Syrian refugee crisis
Fifth, is the conundrum over what to do with more than 5.5 million externally displaced Syrian refugees in the region. As underscored by the way the Syrian refugee issue played out in this month’s Turkish elections, those countries hosting millions of displaced Syrians since 2011 have had to deal with extreme economic challenges in doing so. Today, there is much pressure on these governments to push ahead with plans to repatriate Syrian refugees.
Within the context of normalization talks, Jordanian officials have emphasized the need to bolster the Syrian economy and issue amnesty for refugees – many of whom distrust Assad’s government – so that they are assured of safety and a home to return to. But given the stark reality of economic conditions and political dynamics in Syria, the proposals will require a lot more planning, investment, and wrangling of guarantees than currently exists.
Alghool tells The Cradle that while Lebanon, Jordan, and Turkiye are pushing for repatriation, “Damascus always links the return of refugees to reconstruction as a precondition for their return, arguing that these refugees must find homes to live in.” But how to do this without lifting or bypassing western sanctions aimed at Syria’s reconstruction sector?
“The Saudi vision in this regard coincides with the vision of Damascus, which links the return of refugees to securing the necessary infrastructure and improving living conditions in Syria, indicating Saudi intentions to contribute to the reconstruction of Syria,” she adds.
A Republican win in the next US elections may pave the way forward, suggests Alghool. She points to the “good relationship” between the GOP and the Gulf states, especially Saudi Arabia, and says Riyadh can apply certain pressures on a Republican president to ease up on Syria “and ensure that Washington will not oppose it.”
Concessions, rehabilitation, and rivalries
Today, most Arab states regard Syria in ways that starkly diverge from Washington’s goal of isolating and sanctioning Damascus into collapse.
There does remain a divide in how far these states may be willing to proceed with Syria. Arab League members like Egypt and Jordan are taking very incremental steps forward, trying to wrest concessions from Damascus for each move along the normalization path. Others like Tunisia and the UAE, on the other hand, seem to demand nothing from Assad’s government in exchange for reconciliation.
There are yet others, such as regional mediator Oman, which never split with Damascus even when the Sultanate’s fellow GCC members did. It comes as no surprise then that Muscat, “the city of secret negotiations,” has recently hosted direct “secret talks” between Syrian and US officials to discuss a variety of pressing issues.

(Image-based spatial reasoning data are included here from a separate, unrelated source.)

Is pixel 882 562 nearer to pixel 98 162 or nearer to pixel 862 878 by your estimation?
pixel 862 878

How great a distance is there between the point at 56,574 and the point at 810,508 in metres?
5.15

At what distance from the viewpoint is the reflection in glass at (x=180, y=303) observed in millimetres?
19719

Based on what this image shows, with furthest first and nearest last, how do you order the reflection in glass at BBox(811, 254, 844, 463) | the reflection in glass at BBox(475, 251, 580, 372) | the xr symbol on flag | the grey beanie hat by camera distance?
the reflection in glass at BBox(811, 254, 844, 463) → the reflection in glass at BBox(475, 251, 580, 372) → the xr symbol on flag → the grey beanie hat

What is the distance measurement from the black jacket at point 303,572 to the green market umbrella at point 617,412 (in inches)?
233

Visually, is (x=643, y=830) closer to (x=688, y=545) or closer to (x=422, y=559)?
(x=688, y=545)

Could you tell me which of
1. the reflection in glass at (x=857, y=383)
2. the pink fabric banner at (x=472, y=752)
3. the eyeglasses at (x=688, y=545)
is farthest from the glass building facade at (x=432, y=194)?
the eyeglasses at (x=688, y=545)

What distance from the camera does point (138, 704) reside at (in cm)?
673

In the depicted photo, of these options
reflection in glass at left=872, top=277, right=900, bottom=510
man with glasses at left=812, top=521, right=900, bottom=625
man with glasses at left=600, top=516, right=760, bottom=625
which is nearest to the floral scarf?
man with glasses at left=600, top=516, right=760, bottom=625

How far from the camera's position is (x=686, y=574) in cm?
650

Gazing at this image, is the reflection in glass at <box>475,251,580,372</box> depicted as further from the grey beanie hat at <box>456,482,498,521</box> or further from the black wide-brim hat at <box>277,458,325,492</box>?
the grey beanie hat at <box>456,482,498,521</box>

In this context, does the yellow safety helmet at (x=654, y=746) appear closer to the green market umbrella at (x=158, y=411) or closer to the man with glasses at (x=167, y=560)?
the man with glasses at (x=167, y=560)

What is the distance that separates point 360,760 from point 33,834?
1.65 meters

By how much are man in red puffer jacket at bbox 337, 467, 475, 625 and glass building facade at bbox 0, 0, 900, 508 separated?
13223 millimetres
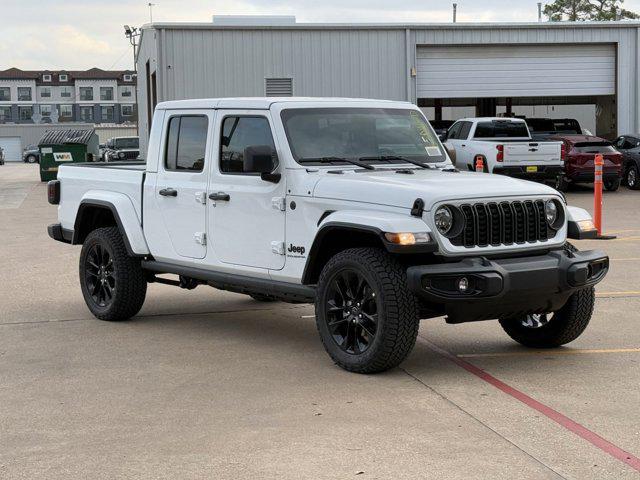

Following Assad’s speech in Jeddah, the Syrian government feels emboldened and will try to push for further reintegration into the Arab world’s diplomatic fold while making as few concessions as possible.
But things are moving quickly in both regional and global geopolitics. How the different Arab League members choose to engage Damascus and how their own rivalries play out in relation to Assad’s government – and western pressure on Syria – will become clearer this year and next.